Written request: Copy word for word the stretch of the material from the line containing "Looking closely, does" through the end of the material.
━━━ Record extracts ━━━
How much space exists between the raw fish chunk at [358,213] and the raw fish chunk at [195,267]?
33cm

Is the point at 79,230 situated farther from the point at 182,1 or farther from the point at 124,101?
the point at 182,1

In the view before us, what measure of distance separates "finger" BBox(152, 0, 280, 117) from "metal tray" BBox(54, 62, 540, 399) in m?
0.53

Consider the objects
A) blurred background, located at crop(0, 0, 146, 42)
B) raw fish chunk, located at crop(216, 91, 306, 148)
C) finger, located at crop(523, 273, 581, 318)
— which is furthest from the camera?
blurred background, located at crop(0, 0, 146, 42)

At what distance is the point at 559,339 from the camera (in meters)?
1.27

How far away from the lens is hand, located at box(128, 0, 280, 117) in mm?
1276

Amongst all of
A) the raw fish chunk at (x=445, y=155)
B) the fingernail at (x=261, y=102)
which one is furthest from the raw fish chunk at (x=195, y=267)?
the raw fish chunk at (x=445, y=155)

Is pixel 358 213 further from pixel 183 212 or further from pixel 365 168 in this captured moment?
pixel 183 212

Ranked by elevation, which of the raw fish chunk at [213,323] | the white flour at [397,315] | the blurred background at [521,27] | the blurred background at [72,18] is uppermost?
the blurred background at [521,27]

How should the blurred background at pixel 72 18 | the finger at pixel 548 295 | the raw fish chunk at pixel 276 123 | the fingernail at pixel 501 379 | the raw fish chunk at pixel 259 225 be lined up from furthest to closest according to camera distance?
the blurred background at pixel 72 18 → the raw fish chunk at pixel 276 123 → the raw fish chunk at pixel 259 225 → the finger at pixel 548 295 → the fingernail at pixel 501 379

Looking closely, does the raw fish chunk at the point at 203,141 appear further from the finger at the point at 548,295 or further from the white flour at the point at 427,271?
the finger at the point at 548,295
━━━
Task result:
Looking closely, does the raw fish chunk at the point at 203,141 appear further from the finger at the point at 548,295 or further from the white flour at the point at 427,271?
the finger at the point at 548,295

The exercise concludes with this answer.